El plan de reactivación energética
La administración Trump tiene como objetivo inyectar 100.000 millones de dólares para revitalizar la capacidad extractiva de Venezuela. Los puntos centrales del anuncio incluyen:
- Control de exportaciones: Washington ya ha incautado varios buques vinculados al crudo venezolano y planea supervisar la venta de entre 30 y 50 millones de barriles de petróleo previamente sancionado.
- Seguridad sin mediadores: Trump fue enfático al asegurar a los directivos que no tendrán que negociar con el Estado venezolano: «Están tratando directamente con nosotros… tienen completa seguridad».
- Objetivo interno: La estrategia busca aumentar la oferta de crudo para reducir drásticamente los precios de la gasolina en Estados Unidos.
Cautela empresarial ante barreras legales
Pese a las promesas de la Casa Blanca, gigantes como ExxonMobil han manifestado reservas. Su director, Darren Woods, señaló que para que la inversión sea viable, Venezuela requiere cambios profundos en su Ley de Hidrocarburos y un marco legal que ofrezca protecciones duraderas contra expropiaciones.
Al encuentro fueron citadas 17 compañías de renombre mundial, entre ellas Chevron, ConocoPhillips, Shell, Repsol y Eni, así como empresas de servicios como Halliburton.
Geopolítica y Diplomacia en movimiento
Trump justificó su intervención en el sector petrolero como una medida necesaria para frenar la influencia de China y Rusia en la región.

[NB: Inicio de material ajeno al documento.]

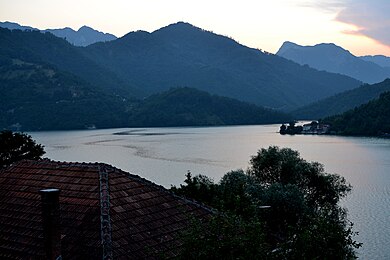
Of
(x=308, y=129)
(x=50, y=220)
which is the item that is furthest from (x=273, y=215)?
(x=308, y=129)

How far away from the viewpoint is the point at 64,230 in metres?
12.9

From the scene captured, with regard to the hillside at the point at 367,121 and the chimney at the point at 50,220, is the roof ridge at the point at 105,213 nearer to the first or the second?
the chimney at the point at 50,220

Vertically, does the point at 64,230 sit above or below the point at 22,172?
below

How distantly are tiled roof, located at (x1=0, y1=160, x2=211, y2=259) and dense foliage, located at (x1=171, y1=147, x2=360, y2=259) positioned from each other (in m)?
1.51

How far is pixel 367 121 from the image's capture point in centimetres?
13062

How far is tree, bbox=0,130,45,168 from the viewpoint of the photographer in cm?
3269

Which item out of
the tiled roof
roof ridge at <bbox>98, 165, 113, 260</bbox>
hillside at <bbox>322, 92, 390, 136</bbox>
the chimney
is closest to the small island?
hillside at <bbox>322, 92, 390, 136</bbox>

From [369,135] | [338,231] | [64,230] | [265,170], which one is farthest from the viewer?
[369,135]

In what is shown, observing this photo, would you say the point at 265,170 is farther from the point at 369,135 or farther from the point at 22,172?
the point at 369,135

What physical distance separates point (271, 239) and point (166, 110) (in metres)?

Mientras tanto, el panorama diplomático presenta giros inesperados.
Un equipo estadounidense llegó a Caracas este viernes para evaluar la reapertura de la embajada.
El mandatario confirmó una reunión para el mes de febrero, con el presidente colombiano Gustavo Petro, con quien parece haber limado asperezas tras una reciente llamada telefónica.
Finalmente, la administración estadounidense apuesta por la estabilidad de su relación con el gobierno interino de Venezuela y el apoyo de Colombia como pilares para consolidar esta nueva era de explotación petrolera en el Caribe.